Friday, 17 July 2009

About Buddhism

What the Buddha taught is popularly known as Buddhism. Some people embrace Buddhism as a religion, while others think of it as a philosophy. However, Buddhism is too vast and too profound to be neatly placed in any single category. 

Buddhism is a way of moral, spiritual and intellectual training leading to complete freedom of mind. It is an intellectual approach to reality through mental development and purification. It is a method to get rid of miseries and to find liberation. Buddhism is a righteous way of life for the peace and happiness of every living being. 

While Buddhism can bring greater understanding on how to lead a good, worldly life, its main focus is how to gain spiritual liberation through the development of wisdom and mental culture. 

It is neither mere love of, nor inducing the search after wisdom, nor devotion (though they have their significance and bearing on mankind), but an encouragement of a practical application of the teaching that leads the follower to dispassion, enlightenment and final deliverance. 

The fountainhead of all Buddhism is this experience, called 'Enlightenment.' With this experience of Enlightenment, the Buddha began His Teaching not with any dogmatic beliefs or mysteries, but with a valid, universal experience, which He gave to the world as universal truth. 

Buddhism is a teaching which furnishes men with a guide to conduct that is in accord with its in-look, a teaching which enables those who give it heed to face life with fortitude and death with serenity, or a system to get rid of the ills of life. 

On the lower level, Buddhism teaches the individual how to adjust and cope with events and circumstances of daily life. At the higher level, it represents the human endeavour to grow beyond oneself through the practice of mental culture or mind development.

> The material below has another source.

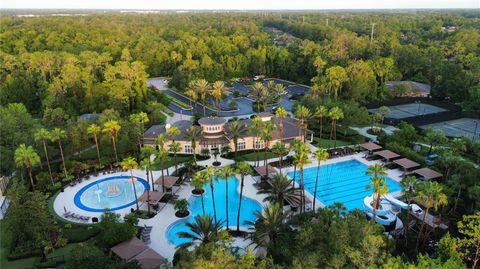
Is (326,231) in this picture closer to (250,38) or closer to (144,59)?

Buddhism is not mere mumbo-jumbo, a myth told to entertain the human mind or to satisfy the human emotion, but a liberal and noble method for those who sincerely want to understand and experience the reality of life.

Buddhism has a complete system of mental culture concerned with gaining insight into the nature of things that leads to complete self-realization of the Ultimate Truth. This system is both practical and scientific; it involves dispassionate observation of emotional and mental states.

Buddhism also contains an excellent ethical code which is unparallel in its perfection and altruistic attitude.